3. The heat transfer composition of claim 1 wherein said refrigerant consisting essentially of the following three compounds, with each compound being present in the following relative percentages:

about 41% by weight difluoromethane (HFC-32),

about 3.5% by weight pentafluoroethane (HFC-125), and

about 55.5% by weight trifluoroiodomethane (CF3I).

4. The heat transfer composition of claim 1 wherein said alkylated naphthalene is present in the composition in an amount of from 1% to 8% by weight based on the weight of the lubricant and the stabilizer.

5. The heat transfer composition of claim 1 wherein said alkylated naphthalene is present in the composition in an amount of from 1.5% to 6% by weight based on the weight of the lubricant and the stabilizer.

6. The heat transfer composition of claim 4 wherein said at least one compound according to AMD1 comprises ADM4.

7. The heat transfer composition of claim 4 wherein said at least one compound according to AMD1 comprises ADM6.

8. The heat transfer composition of claim 6 wherein said stabilizer comprises from about 40% by weight to about 99.9% of said AN4 and from 0.05% to about 50% by weight of said ADM4 based on the weight of the stabilizer.

9. The heat transfer composition of claim 7 wherein said stabilizer comprises from about 40% by weight to about 99.9% of said AN4 and from 0.05% to about 50% by weight of said ADM6 based on the weight of the stabilizer.

10. The heat transfer composition of claim 8 wherein said alkylated naphthalene comprises AN5.

11. The heat transfer composition of claim 10 wherein said stabilizer further comprises a phenol.

12. The heat transfer composition of claim 8 wherein said compound according to ADM1 consists essentially of ADM4.

13. The heat transfer composition of claim 9 wherein said compound according to ADM1 consists essentially of ADM6.

15. The heat transfer composition of claim 1 wherein said stabilizer further comprises a triaryl phosphate.

16. The heat transfer composition of claim 1 wherein said stabilizer further comprises a trialkyl phosphate.

17. A heat transfer composition comprising refrigerant, lubricant and stabilizer, said refrigerant comprising from about 5% by weight to 100% by weight of trifluoroiodomethane (CF3I), said lubricant comprising polyol ester (POE) lubricant and/or polyvinyl ether (PVE) lubricant, and said stabilizer comprising AN5 and an ADM comprising ADM4, ADM6 and combinations of these, wherein said AN5 and ADM together comprises from 1% to less than 10% by weight based on the weight of the AN5, ADM and the lubricant.

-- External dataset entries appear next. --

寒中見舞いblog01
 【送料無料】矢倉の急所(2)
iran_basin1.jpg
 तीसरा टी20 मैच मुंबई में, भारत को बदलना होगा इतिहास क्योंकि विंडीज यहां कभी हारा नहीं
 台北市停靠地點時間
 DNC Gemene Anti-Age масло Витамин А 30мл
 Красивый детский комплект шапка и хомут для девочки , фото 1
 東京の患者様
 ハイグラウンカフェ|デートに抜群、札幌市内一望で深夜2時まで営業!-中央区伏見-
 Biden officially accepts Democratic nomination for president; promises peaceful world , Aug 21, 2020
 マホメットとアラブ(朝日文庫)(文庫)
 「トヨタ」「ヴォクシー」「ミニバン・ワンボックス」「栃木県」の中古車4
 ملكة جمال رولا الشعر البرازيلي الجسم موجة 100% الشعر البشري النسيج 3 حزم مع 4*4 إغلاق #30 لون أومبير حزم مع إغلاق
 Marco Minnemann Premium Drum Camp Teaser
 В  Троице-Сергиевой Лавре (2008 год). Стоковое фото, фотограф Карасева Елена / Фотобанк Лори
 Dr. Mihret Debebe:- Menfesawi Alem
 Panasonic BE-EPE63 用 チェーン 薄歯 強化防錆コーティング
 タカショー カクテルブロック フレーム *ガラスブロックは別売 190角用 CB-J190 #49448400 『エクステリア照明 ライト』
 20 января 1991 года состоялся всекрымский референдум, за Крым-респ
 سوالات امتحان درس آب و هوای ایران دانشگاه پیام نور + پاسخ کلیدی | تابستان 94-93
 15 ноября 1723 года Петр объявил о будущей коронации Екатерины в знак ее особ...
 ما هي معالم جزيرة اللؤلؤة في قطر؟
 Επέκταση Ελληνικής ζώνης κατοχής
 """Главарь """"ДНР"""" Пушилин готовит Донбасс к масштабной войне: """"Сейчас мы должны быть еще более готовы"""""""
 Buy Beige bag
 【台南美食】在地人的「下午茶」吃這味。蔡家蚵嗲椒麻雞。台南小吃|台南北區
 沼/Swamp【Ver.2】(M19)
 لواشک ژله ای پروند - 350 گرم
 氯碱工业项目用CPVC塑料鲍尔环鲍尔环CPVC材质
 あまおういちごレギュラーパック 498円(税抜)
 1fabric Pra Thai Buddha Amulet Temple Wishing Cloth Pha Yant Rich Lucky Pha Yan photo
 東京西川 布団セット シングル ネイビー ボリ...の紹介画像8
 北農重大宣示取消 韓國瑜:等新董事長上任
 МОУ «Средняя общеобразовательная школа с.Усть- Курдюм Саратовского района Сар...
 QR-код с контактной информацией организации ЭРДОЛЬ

18. The heat transfer composition of claim 17 wherein said refrigerant consists essentially of the following three compounds, with each compound being present in the following relative percentages:

about 49% by weight difluoromethane (HFC-32),

about 11.5% by weight pentafluoroethane (HFC-125), and

about 39.5% by weight trifluoroiodomethane (CF3I).

19. The heat transfer composition of claim 17 wherein said refrigerant consists essentially of the following three compounds, with each compound being present in the following relative percentages:

about 41% by weight difluoromethane (HFC-32),

about 3.5% by weight pentafluoroethane (HFC-125), and

about 55.5% by weight trifluoroiodomethane (CF3I).

20. A heat transfer composition comprising refrigerant, lubricant and stabilizer, said refrigerant comprising from about 5% by weight to 100% by weight of trifluoroiodomethane (CF3I), said lubricant comprising polyol ester (POE) lubricant and/or polyvinyl ether (PVE) lubricant, and said stabilizer comprising AN10 and ADM6, wherein said AN10 and ADM6 together comprises from 1% to less than 10% by weight based on the weight of the AN10, ADM6 and the lubricant.